• Stated goal:
Copy out every line below that contains the word "closer".

• Records for the exercise:
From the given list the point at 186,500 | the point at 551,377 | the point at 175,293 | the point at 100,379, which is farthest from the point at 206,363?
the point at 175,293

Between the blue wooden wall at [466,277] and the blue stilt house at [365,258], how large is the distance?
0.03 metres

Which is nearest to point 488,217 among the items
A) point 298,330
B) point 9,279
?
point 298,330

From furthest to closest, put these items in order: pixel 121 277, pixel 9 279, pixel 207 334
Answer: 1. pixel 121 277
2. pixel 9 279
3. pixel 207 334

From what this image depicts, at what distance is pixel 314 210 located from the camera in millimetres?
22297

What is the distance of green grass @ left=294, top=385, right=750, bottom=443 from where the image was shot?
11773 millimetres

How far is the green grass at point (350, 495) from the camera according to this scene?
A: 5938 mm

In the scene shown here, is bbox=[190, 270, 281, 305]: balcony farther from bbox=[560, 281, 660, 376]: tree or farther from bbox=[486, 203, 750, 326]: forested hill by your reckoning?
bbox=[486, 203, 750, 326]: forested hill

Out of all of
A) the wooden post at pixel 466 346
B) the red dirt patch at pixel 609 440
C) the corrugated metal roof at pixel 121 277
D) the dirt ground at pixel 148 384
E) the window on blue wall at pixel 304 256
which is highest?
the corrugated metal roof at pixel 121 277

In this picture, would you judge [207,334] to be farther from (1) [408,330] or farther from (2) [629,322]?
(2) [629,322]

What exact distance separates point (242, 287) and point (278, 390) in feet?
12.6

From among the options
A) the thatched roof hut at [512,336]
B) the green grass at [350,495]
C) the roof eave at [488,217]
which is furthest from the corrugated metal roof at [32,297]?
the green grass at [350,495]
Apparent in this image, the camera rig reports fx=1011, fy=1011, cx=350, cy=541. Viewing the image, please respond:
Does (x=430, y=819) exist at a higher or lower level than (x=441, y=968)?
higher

...

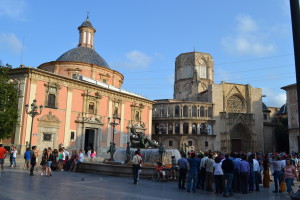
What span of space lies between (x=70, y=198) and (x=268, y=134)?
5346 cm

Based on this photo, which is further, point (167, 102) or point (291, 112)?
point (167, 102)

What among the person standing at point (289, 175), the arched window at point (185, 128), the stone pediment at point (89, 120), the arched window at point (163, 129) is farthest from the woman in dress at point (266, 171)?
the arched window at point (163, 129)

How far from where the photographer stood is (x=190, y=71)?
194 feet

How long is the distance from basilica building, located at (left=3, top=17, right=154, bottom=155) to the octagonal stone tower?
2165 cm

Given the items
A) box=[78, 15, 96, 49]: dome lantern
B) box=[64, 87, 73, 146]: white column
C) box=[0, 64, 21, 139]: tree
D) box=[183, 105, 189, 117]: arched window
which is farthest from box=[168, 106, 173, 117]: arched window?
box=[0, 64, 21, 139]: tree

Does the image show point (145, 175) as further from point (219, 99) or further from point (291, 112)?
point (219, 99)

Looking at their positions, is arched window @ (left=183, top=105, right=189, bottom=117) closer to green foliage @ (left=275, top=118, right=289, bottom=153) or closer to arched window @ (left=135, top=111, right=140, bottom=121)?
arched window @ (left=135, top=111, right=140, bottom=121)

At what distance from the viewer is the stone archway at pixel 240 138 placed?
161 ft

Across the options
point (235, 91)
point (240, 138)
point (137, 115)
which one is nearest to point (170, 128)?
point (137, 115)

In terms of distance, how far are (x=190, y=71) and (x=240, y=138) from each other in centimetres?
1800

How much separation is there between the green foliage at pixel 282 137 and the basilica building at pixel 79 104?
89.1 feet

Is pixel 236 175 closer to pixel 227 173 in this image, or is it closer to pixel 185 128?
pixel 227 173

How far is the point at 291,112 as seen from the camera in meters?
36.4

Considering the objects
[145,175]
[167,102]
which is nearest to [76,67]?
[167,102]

• Exercise answer:
Looking at their positions, is arched window @ (left=183, top=105, right=189, bottom=117) closer to green foliage @ (left=275, top=118, right=289, bottom=153) or closer to arched window @ (left=135, top=111, right=140, bottom=121)?
Is pixel 236 175 closer to pixel 227 173 in this image, or is it closer to pixel 185 128?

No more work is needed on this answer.